Last Thursday Dave and I went in for our 12 week appointment. We had anticipated this day for months. With no signs of any problems, we were excited to see our baby once again and move into the second trimester of our pregnancy.
I knew something was not right when the ultrasound tech left the room to get my doctor. A minute later, Heather came in with streams of tears falling from her eyes. Our little one had no heartbeat. We had lost another child.
It's amazing how tragedy knocks the wind right out of you. You go along thinking everything is just fine. . .planning for the future. . .dreaming. . .And then within moments, it can all be taken away.
We have run the gamut of emotion this weekend. . .feeling everything from confusion to grief to fear to outright anger. And we are letting ourselves feel it all. We won't stay in this place, but it's important to move through it. There are moments when I feel like we are going to make it just fine and there are moments I feel like I might just stop breathing because it hurts so much.
One thing is for sure. The holy presence of our living God is the only comfort that we need. He has been with us so close these past few days. We have felt His spirit dwelling among us and wrapping His arms around us, and we have felt His love through our amazing friends who have not left our side for a moment.

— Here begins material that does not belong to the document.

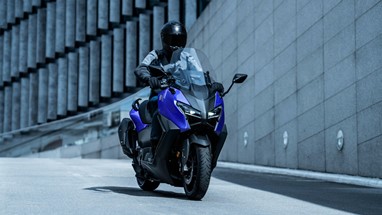 Yamaha TMAX 2026 | Scooter | Desporto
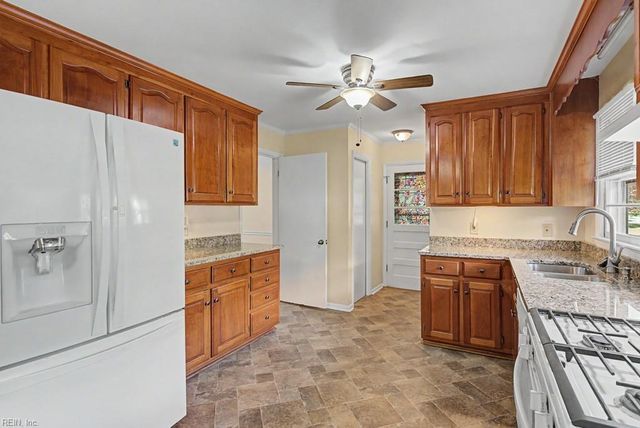207 Milstead RD, Newport News, VA 23606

What we have been through. . .what we are going through - it doesn't make any sense to us. We would drive ourselves mad trying to figure it out. The only thing I know for sure is that He is faithful and His ways are holy. He's just not through with our story yet. Believe me, I'd rather not have this type of a story, thank you very much. But whatever He requires for the fullness of His glory to be revealed - that I will do.
3 comments:
He is not through with your story yet! I know its tough right now, and we are praying for both of you. We love you guys!
Ditto Kristy's comment. We feel where you are and stand with you both. The process is all that's important right now.
We love you both and are praying daily.
I'm so proud of you for sharing this, Jessica. Jim and I are standing with you and Dave and praying for you daily. You are such an inspiration to me! I love you so much!